EXERCISE DESCRIPTION> Rewrite all of the data below, replacing each "orange shirt" with "yellow shirt" and leaving everything else unchanged.

TASK MATERIAL>
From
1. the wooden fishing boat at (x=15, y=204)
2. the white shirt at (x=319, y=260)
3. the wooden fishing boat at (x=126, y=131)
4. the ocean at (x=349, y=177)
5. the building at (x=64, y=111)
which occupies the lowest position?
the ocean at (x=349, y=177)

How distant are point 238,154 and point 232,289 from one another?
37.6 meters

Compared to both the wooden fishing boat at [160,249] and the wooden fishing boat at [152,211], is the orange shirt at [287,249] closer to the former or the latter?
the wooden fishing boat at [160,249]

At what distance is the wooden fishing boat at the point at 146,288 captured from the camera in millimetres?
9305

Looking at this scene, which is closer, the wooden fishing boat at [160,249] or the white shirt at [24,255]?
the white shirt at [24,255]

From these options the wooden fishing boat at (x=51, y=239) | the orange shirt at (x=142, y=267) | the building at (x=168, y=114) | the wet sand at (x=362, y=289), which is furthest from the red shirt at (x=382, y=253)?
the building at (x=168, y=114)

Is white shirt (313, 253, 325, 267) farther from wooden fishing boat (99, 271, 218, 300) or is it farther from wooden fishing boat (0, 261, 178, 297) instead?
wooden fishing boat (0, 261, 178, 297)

OUTPUT FOR THIS EXERCISE>
From
1. the wooden fishing boat at (x=15, y=204)
2. the white shirt at (x=319, y=260)
3. the wooden fishing boat at (x=126, y=131)
4. the ocean at (x=349, y=177)
5. the building at (x=64, y=111)
which occupies the lowest position?
the ocean at (x=349, y=177)

How distant are point 238,154 and point 232,289 from one another?
37.6 meters

Compared to both the wooden fishing boat at [160,249] and the wooden fishing boat at [152,211], is the yellow shirt at [287,249] closer to the former or the latter?
the wooden fishing boat at [160,249]

At what distance is the wooden fishing boat at the point at 146,288 captured from the camera in millimetres?
9305

Looking at this scene, which is closer, the wooden fishing boat at [160,249] or the white shirt at [24,255]?
the white shirt at [24,255]

From these options the wooden fishing boat at (x=51, y=239) | the yellow shirt at (x=142, y=267) | the building at (x=168, y=114) | the wet sand at (x=362, y=289), which is furthest from the red shirt at (x=382, y=253)?
the building at (x=168, y=114)

Is white shirt (313, 253, 325, 267) farther from wooden fishing boat (99, 271, 218, 300) or is it farther from wooden fishing boat (0, 261, 178, 297) instead?
wooden fishing boat (0, 261, 178, 297)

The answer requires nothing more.